Yes. CrewAI's Agent constructor accepts its own llm parameter, so you can mix and match providers and model sizes. A common pattern is to give the Coder your strongest available model (since it's doing the creative, generative work), and give the Reviewer and Test Writer smaller, cheaper models, since their jobs are narrower and more mechanical.
from crewai import Agent, LLM
strong_llm = LLM(model="gpt-4o", temperature=0.2)
fast_llm = LLM(model="gpt-4o-mini", temperature=0.3)
coder = Agent(role="Senior Python Developer", llm=strong_llm, ...)
reviewer = Agent(role="Staff Engineer Code Reviewer", llm=fast_llm, ...)This mix-and-match approach is one of the easiest ways to bring the cost of a multi-agent pipeline down without sacrificing much quality, since the most demanding work (writing correct code from a spec) gets the best model, and the more mechanical work (listing issues, writing tests against known code) can run on something cheaper.
How do I debug a crew when the final output looks wrong?
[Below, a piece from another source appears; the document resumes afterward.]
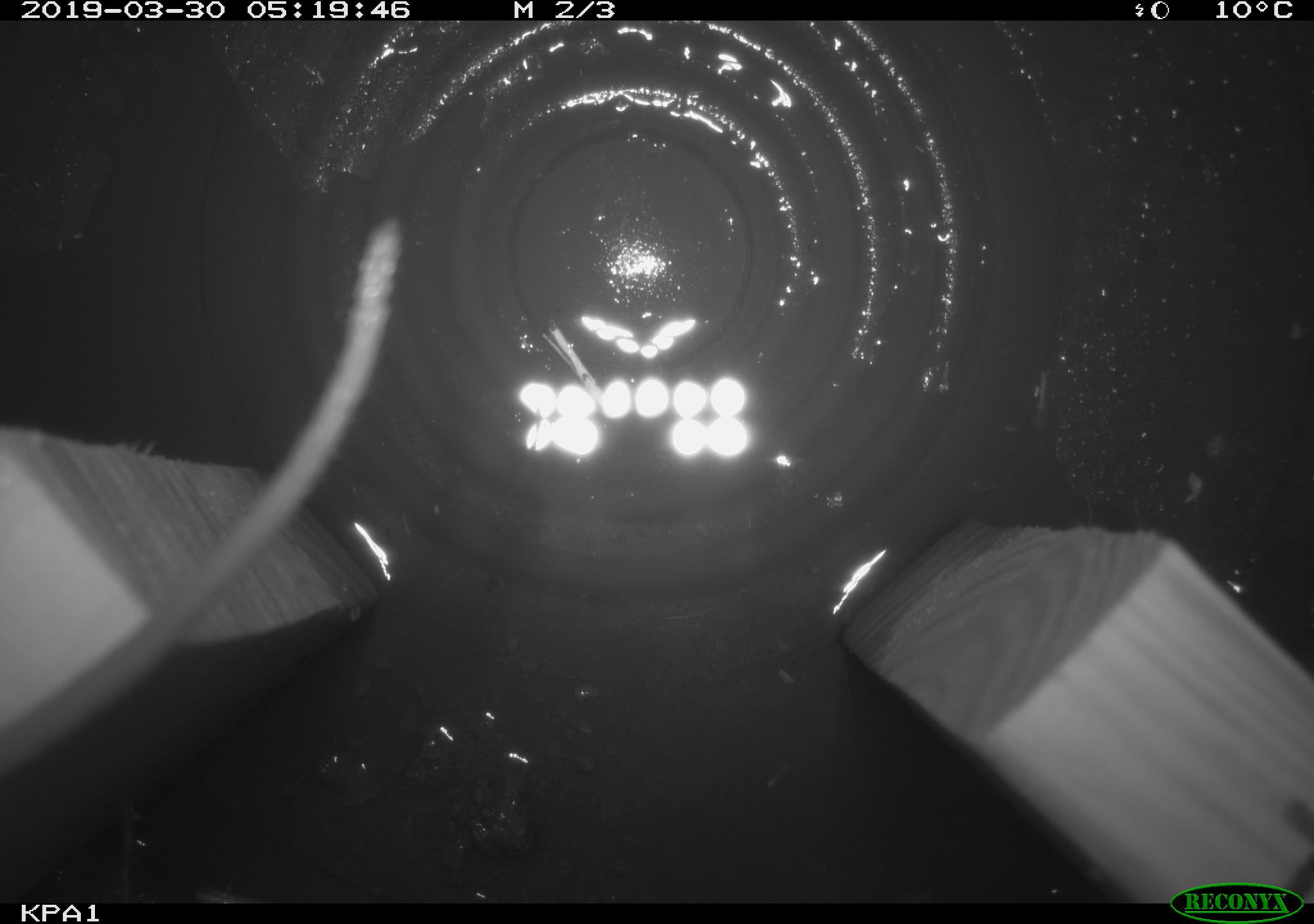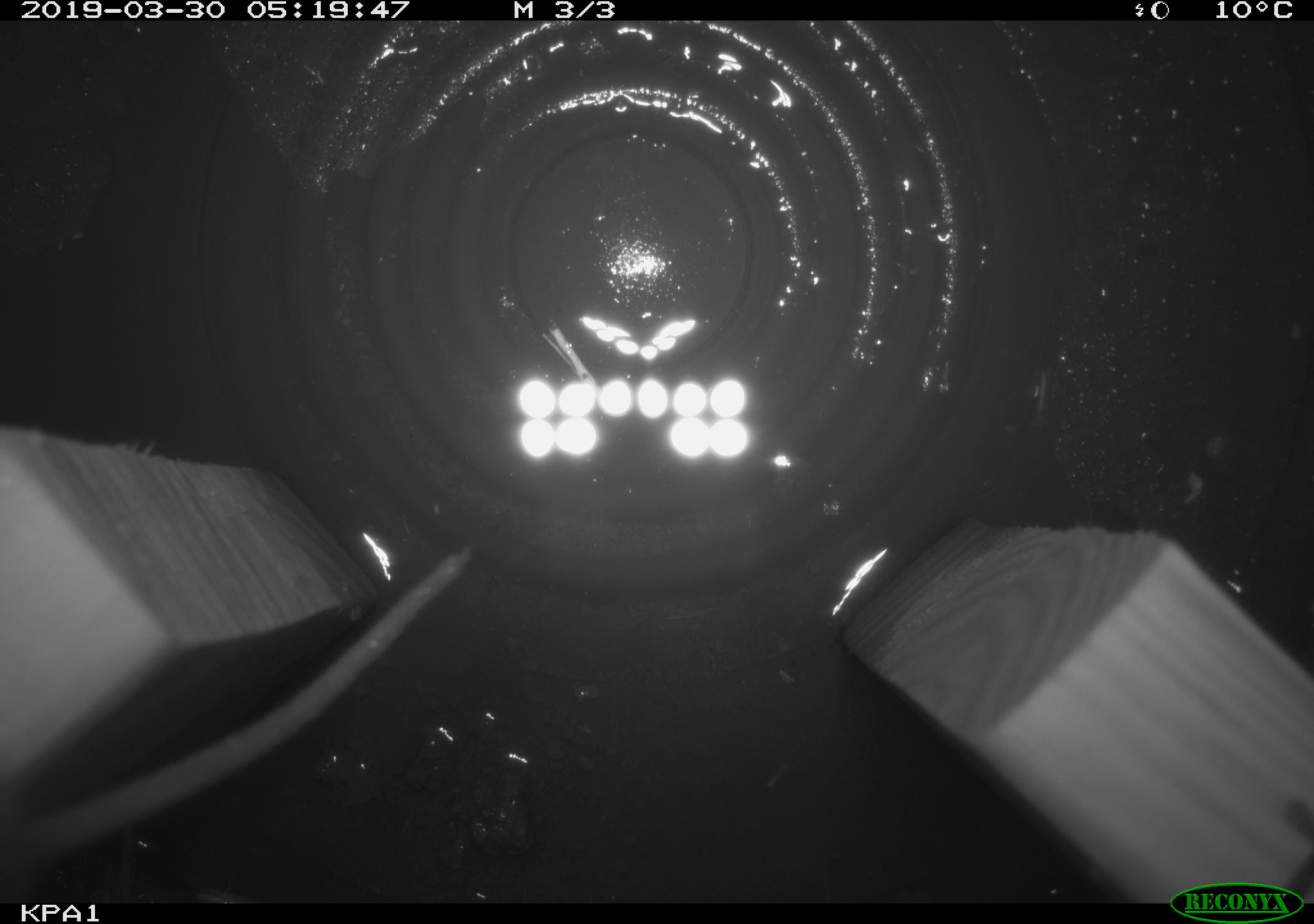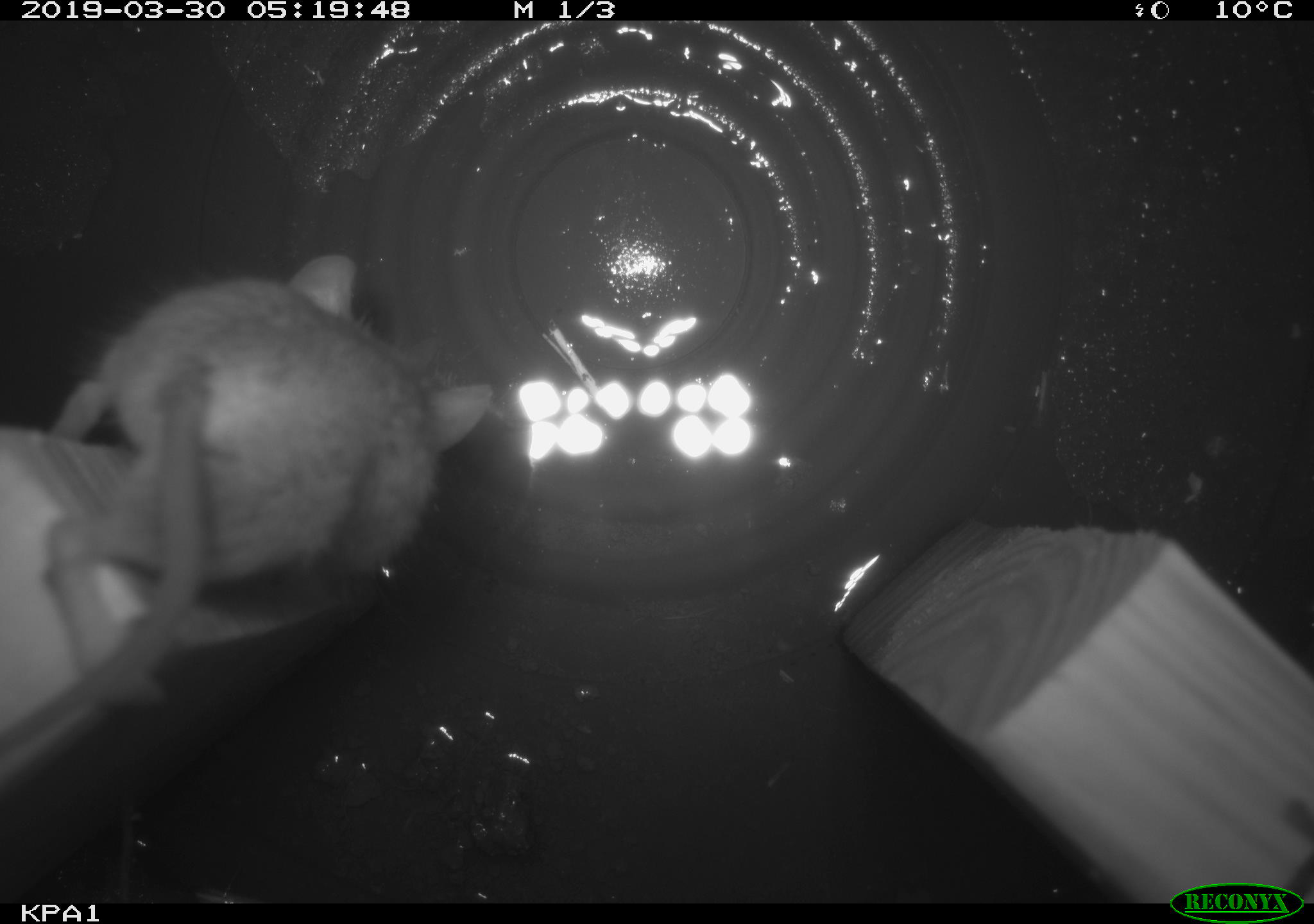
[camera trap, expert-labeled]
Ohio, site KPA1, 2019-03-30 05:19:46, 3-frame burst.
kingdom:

Start by inspecting each task's output individually rather than just the final result. Every Task exposes its output after crew.kickoff() completes, so you can print or log the Coder's code, the Reviewer's notes, and the Test Writer's suite separately to see exactly where things went off the rails.
result = crew.kickoff()
for task in [write_task, review_task, test_task]:
print(f"--- {task.agent.role} ---")
print(task.output.raw)
print()Almost always, a bad final result traces back to a bad intermediate one: truncated code, a Reviewer that hallucinated issues, or a Test Writer that misunderstood the spec because it was diluted somewhere along the chain. Fixing the pipeline means fixing the first stage where things went wrong, not patching the last one.
Can I run a multi-agent crew entirely with local models?
Yes. CrewAI supports local models through Ollama and other OpenAI-compatible local servers, so you can run an entire crew without sending code to a third-party API. This is worth considering if you're working with proprietary code that can't leave your machine, or if you simply want to avoid per-token costs while iterating on agent prompts.
from crewai import LLM
local_llm = LLM(
model="ollama/qwen2.5-coder:14b",
base_url="http://localhost:11434",
)The trade-off is quality: smaller local models tend to need more explicit, more constrained prompts to produce output as reliable as a frontier hosted model would on the first try. It's a reasonable setup for prototyping your agent definitions cheaply, then switching to a stronger hosted model for production runs.